Mr Joshua Khoo’s dream of bringing low-cost fine dining to a wider audience has taken many turns, but he’s stuck to it.
Joshua Khoo

 

All he wanted was for more people to be able to eat beautifully plated foie gras without paying an arm or a leg for it.

But to get there, Mr Joshua Khoo had to quit his polytechnic course, and work in fast-food joints and fine-dining establishments to gain experience. He took a two-year culinary-arts course at Shatec, and even pulled 18-hour unpaid shifts at a fusion restaurant in Australia.

He never lost sight of his goal, eventually opening budget French eatery Saveur with his Shatec coursemate Mr Dylan Ong. It was a success, expanding to four branches in as many years.

Now he’s on to his latest venture, whipping up clam pasta and prawn-and-chorizo rice at a hawker stall at Amoy Street Food Centre, reaching new customers at an even lower price point.

It’s a surprising move, some might feel, but Joshua wants to keep his ear to the ground. “My priority is to meet the needs of the people,” he says. “A hawker stall will help me understand the market better.”

A dream begins

It began, 14 years ago, with the realisation that engineering informatics was simply not for him.

“It was that my parents wanted me to do,” he says, but by his second year in polytechnic he was struggling so hard that he questioned the point of it all. He quit his studies without informing his parents, and waited tables at a seafood restaurant.

Later, while the serving in the army, a friend encouraged him to enrol in Shatec to pursue his nascent interest in cooking. At the time, Joshua’s main motivation in the kitchen was to impress girls. But his course at the hospitality school, which involved a year-long attachment at Raffles Hotel, opened his eyes and broadened his ambitions.

At Raffles, Joshua came to know of a chef starting a business in Australia, and travelled there to work with him. It fell through. He didn’t give up, hustling an unpaid job at the top-rated Tetsuya’s in Sydney. When his visa expired, he returned to Singapore and continued racking up experience through stints at FiftyThree and Guy Savoy.

His years in fine-dining kitchens exposed him to the amount of food wastage involved in preparing high-end dishes. He dreamt of an alternative: low-cost Western cuisine, efficiently made without compromising on quality, and affordable to all.

He looked up his friend and former coursemate Dylan Ong, and together, they developed their concept for Saveur: French food for the masses. They started in a coffeeshop stall, and eventually turned it into a restaurant.

Business realities

Both of them had honed their craft to a high level. Saveur’s menu was based on what they could cook: duck-leg confit, angel-hair pasta, chicken roulade.

But technical skill was one thing – running a restaurant, something else altogether.

Enter Dr Eric Chiam, a medical doctor they got to know through their pastor. Dr Chiam, a foodie himself, had asked the enthusiastic duo to provide food for one of his staff events. They impressed, and he came on board as the third partner of Saveur. More importantly, he became Joshua and Dylan’s business mentor.

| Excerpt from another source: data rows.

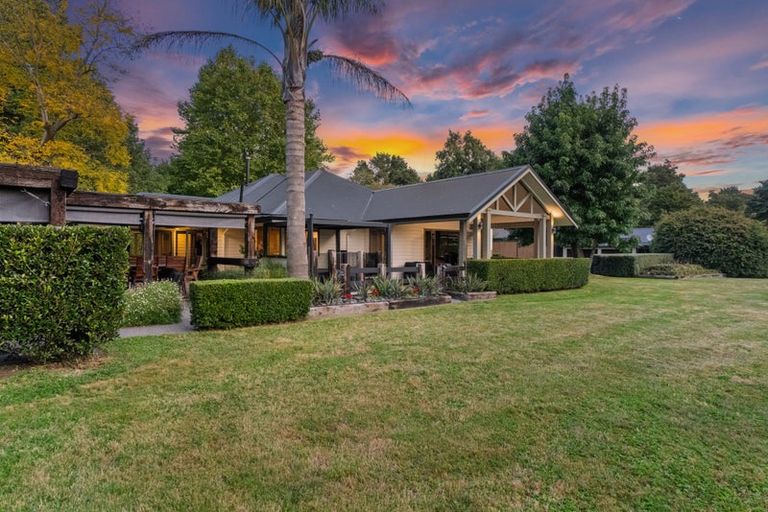 Photo of property in 46 Kerie Road, Taupiri, 3791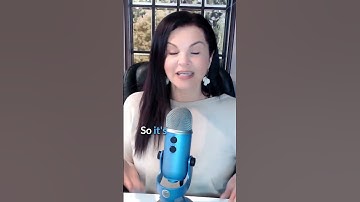 Optimize Your LinkedIn Profile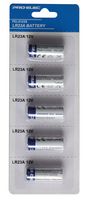 PRO ELEC PEL01228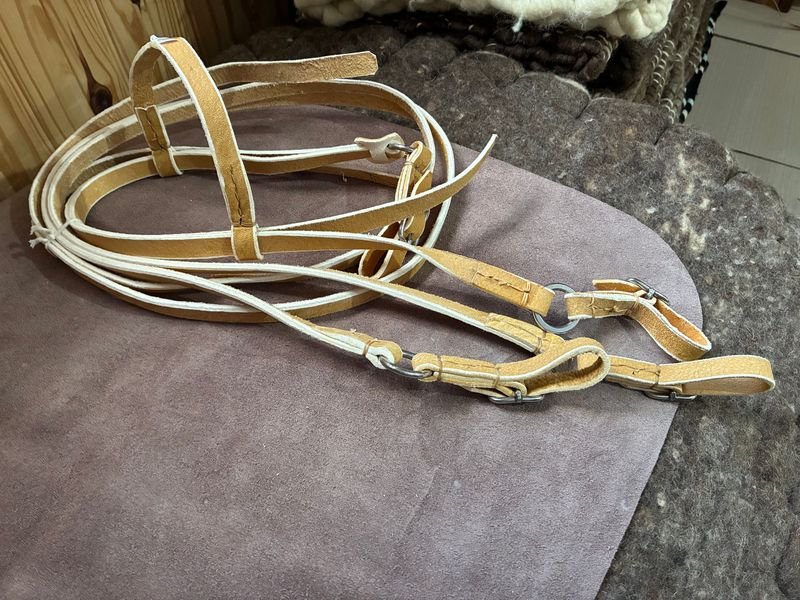 Item 848932 - Image 0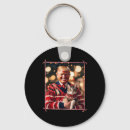 Search for anti cat key rings Funny election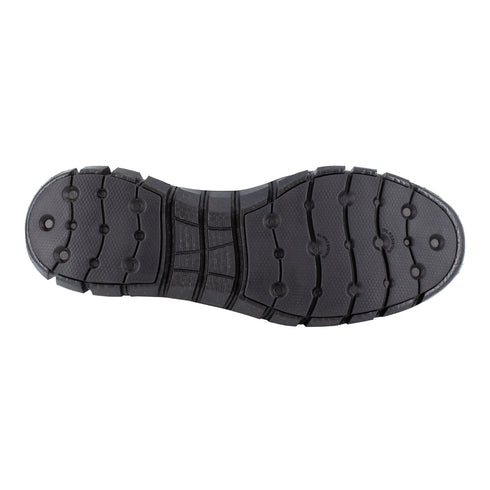 REEBOK MEN SUBLITE MAX EXOFUSE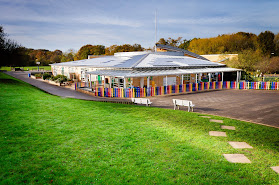 Goldsworth Primary School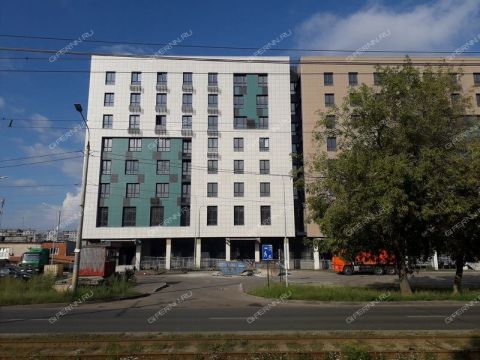 ul-gordeevskaya-d-121 фото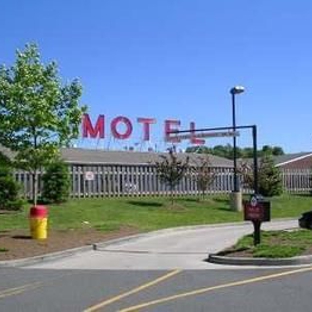 Mayflower Motel, Inc. - Milford, CT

He wasted no time in bringing them up to speed on the basics of running a business: accounting, frugality, and the importance of being familiar with laws and regulations, to avoid any unnecessary complications.

But the learning didn’t stop there. At their first outlet in a Joo Chiat coffeeshop, the electricity would trip up to five times during lunch and dinner, each day. “This wasn’t covered in Shatec,” Joshua chuckles.

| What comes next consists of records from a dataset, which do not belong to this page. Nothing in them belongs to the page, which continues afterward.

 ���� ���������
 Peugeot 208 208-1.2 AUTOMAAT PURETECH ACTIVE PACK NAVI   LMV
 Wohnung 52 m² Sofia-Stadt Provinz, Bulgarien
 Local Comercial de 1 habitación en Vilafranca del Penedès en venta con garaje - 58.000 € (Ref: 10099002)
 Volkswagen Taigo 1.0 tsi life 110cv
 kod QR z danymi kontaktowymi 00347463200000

As Saveur became a full-fledged restaurant and more outlets opened, more issues emerged. Procedures had to be created for handling high volumes of invoices. People had to be hired. Publicity had to be generated for each new outlet.

Under Dr Chiam’s tutelage, an entire back office evolved to tackle these issues. Joshua and Dylan found themselves spending far more time in meetings than cooking. It took some getting used to, but it was worth it. Over time, they groomed a management team entirely out of former kitchen and service staff.

Going solo

In December 2016, after five years of mushroom cappuccinos and beef bourguignon, the two friends parted ways. Dylan opened The Masses, a 45-seater casual diner with a health-conscious menu. Joshua’s Taste Affair is a more modest, two-man hawker operation with his sister’s friend, a former banker.

Some people wonder if Taste Affair represents a step back from Saveur. After all, Joshua is back in the sweltering heat of the kitchen, preparing every single order. At the same time, he has to train his new partner, Joel Tan, who came on board with no cooking experience.

Yet, it isn’t. There are the lessons Joshua learned from running Saveur as a business, which stay with him. Less obvious is the goodwill he earned during his time there, which is already paying dividends. Even though Taste Affair is barely three months old, it has received a fair amount of media coverage, and Joshua has been approached by investors.

When asked if he has any plans to scale his business to Saveur’s level though, he is circumspect.

“Naturally anyone would want to grow and nurture their business,” he says. “But it is still early, and my focus is on meeting the needs of my customers [at Amoy Street].” He adds, “the main thing is – you need to be happy with what you’re doing. And I enjoy doing this.”